Кто из окружающих пожалел бы её, кто осмелился бы сказать: «Оставьте бедняжку в покое. Отпустите её?». Такого человека не было. Её окружали чужие люди, беспощадные духи развалин — дэвы, у которых одно желание — выпить по капле её молодую кровь. Пейте же, чудовища, пейте всю сразу, не мучьте!

Узук казалось, что она закричала в полный голос и рванулась грудью вперёд на безжалостных демонов. Но на самом деле только слабый хрип вылетел из её широко открытого, задыхающегося рта и чуть шевельнулся зелёный бархат.

Никто из находящихся в кибитке ничего не заметил, и сама кибитка напоминала разворошённый муравейник. Женщины поминутно входили и выходили, переговаривались шёпотом настолько громким, что его, вероятно, было слышно на другом конце аула, таскали какие-то вещи. Шла оживлённая подготовка к тому, что должно было случиться, о чём заранее знали живущие здесь люди.

Но вот распахнулась дверь и на пороге появилась новая женщина. Высокая, ещё не старая, но исхудалая, она остановилась, тяжело дыша. Её глаза, казалось, метали молнии, ноздри тонкого красивого носа раздувались, полные, жадные, чувственные губы дрожали и кривились в болезненной гримасе.

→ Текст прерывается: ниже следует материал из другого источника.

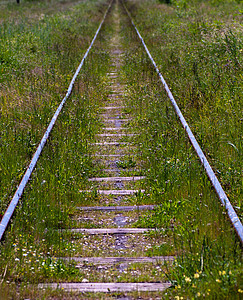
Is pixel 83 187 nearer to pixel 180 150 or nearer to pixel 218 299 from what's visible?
pixel 180 150

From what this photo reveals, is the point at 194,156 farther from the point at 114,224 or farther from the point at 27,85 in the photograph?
→ the point at 27,85

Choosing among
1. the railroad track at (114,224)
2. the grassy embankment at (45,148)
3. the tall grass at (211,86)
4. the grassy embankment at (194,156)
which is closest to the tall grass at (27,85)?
the grassy embankment at (45,148)

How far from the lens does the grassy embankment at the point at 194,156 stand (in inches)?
130

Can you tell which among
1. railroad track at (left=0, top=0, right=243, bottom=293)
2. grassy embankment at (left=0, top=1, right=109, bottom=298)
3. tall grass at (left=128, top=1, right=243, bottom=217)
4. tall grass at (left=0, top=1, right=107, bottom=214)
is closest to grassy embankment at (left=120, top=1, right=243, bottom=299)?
tall grass at (left=128, top=1, right=243, bottom=217)

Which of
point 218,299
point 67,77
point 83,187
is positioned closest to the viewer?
point 218,299

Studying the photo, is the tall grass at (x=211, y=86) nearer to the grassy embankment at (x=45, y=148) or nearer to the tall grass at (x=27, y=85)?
the grassy embankment at (x=45, y=148)

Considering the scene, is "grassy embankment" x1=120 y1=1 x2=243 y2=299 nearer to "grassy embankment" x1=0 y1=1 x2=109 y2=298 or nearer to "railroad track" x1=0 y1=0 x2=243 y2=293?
"railroad track" x1=0 y1=0 x2=243 y2=293

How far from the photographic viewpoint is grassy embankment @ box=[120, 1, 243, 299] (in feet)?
10.8

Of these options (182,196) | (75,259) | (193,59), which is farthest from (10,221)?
(193,59)

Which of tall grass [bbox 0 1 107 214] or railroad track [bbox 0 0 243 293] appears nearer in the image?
railroad track [bbox 0 0 243 293]

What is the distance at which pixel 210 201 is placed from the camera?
4.33m

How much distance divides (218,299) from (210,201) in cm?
142

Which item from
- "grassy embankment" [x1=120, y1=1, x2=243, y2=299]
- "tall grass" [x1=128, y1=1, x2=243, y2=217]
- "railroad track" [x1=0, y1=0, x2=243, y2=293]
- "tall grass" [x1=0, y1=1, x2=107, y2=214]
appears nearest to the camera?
"grassy embankment" [x1=120, y1=1, x2=243, y2=299]

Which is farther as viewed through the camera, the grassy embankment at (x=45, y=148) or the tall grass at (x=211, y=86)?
the tall grass at (x=211, y=86)
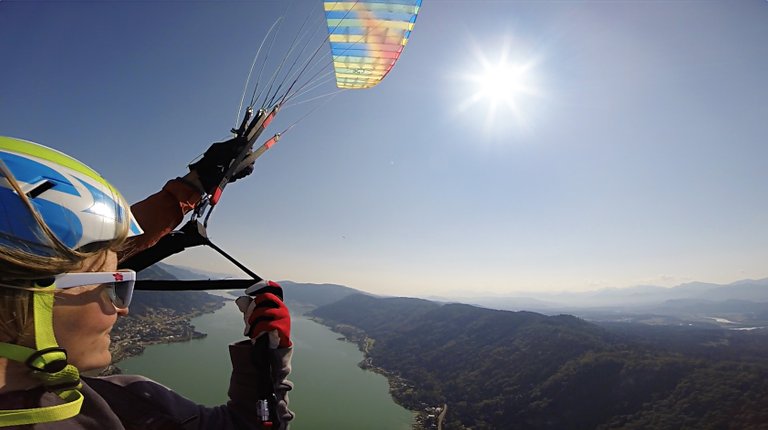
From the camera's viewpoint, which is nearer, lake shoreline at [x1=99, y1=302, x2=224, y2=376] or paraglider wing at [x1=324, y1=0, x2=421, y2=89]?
paraglider wing at [x1=324, y1=0, x2=421, y2=89]

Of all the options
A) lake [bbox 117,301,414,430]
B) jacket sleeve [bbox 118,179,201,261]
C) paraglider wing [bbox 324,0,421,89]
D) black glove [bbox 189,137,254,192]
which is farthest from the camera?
lake [bbox 117,301,414,430]

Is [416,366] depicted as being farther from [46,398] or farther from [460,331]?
[46,398]

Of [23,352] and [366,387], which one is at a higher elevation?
[23,352]

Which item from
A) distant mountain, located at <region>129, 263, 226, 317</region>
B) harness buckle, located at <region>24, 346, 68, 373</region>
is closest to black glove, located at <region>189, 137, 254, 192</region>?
harness buckle, located at <region>24, 346, 68, 373</region>

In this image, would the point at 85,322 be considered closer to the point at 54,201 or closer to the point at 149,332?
the point at 54,201

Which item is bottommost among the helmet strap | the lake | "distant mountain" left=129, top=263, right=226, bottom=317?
the lake

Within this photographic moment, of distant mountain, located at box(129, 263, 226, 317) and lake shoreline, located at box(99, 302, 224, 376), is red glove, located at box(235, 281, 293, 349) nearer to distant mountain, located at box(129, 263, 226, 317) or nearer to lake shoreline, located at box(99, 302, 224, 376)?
lake shoreline, located at box(99, 302, 224, 376)

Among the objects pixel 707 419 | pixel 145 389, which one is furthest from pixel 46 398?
pixel 707 419
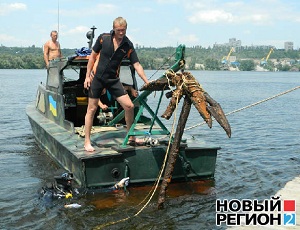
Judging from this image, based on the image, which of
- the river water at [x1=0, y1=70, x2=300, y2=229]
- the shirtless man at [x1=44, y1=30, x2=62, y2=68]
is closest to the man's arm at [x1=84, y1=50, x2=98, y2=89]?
the river water at [x1=0, y1=70, x2=300, y2=229]

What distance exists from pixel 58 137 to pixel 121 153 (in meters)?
2.20

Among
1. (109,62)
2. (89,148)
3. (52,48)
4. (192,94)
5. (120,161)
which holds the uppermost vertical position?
(52,48)

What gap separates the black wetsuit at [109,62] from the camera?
855 centimetres

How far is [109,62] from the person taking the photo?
8.62 meters

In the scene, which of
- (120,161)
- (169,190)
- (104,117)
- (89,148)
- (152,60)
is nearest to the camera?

В кибитке сразу воцарилось напряжённое молчание — это была жена Аманмурада. Неукротимая нравом, не задумывающаяся над своими поступками, болезненно ревнивая из-за отсутствия детей, она внушала женщинам, да и многим мужчинам, почтительное опасение. Шёпотом, с оглядкой про неё рассказывали постыдные вещи, мужчины, встречая по утрам измотанного, с тёмными кругами у глаз Аманмурада, незаметно усмехались. Однако вслух никто ничего не говорил — связываться с Тачсолтан было опасно.

— Проходите, сестрица, — неуверенно пролепетала жена Амандурды-бая. Она была младшей женой и ещё не научилась чувствовать себя полновластной хозяйкой. — Проходите… Садитесь…

— Воры… Воровским притоном дом сделали! — прохрипела Тачсолтан; суставы её стиснутых на вороте платья пальцев побелели. — Притон… Не сяду я рядом с тобой!..

Блуждающие глаза Тачсолтан остановились на Узук. Подхватив подол платья, женщина заткнула его за пояс и метнулась к неподвижной фигуре девушки с глухим возгласом, напоминающим клёкот разъярённого орла. В мгновение ока бархат был отброшен в сторону. Тачсолтан вцепилась в косы Узук, и принялась трясти её, потом вне себя принялась таскать девушку по кибитке. Перепуганные женщины вместе с хозяйкой с визгом выскочили во двор.

К моральным страданиям Узук прибавились физические. Её щипали и били руками и ногами, па неё плевали, её таскали за косы по кибитке. Порой ой казалось, что волосы отрываются вместе с кожей. На всём теле её не было живого места, но она не сопротивлялась. За что остервенилась на неё эта женщина, она не знала, но кошмарные события дня могли окончиться чем угодно: её могли убить; разорвать на куски; бросить на съедение собакам. Удивить не могло уже ничто, и девушка, безучастно воспринимал толчки онемевшим телом, только молила бога, чтобы сердце не выдержало и разорвалось наконец, избавив её от всего этого ужаса. Всё было, как в дурном сне…

В кибитку вбежали жена Бекмурад-бая и ещё несколько женщин. Тачсолтан извивалась в их руках, как безумная, не слушая никаких уговоров и увещаний.

— Вай, женщина-а-а! — пронзительно кричала она. — Уходи-и! Сгинь с гла-а-аз!.. Женщина-а! Ты другого мужа себе не нашла?!.. На моего позарилась?!.. Уходи-и-и!!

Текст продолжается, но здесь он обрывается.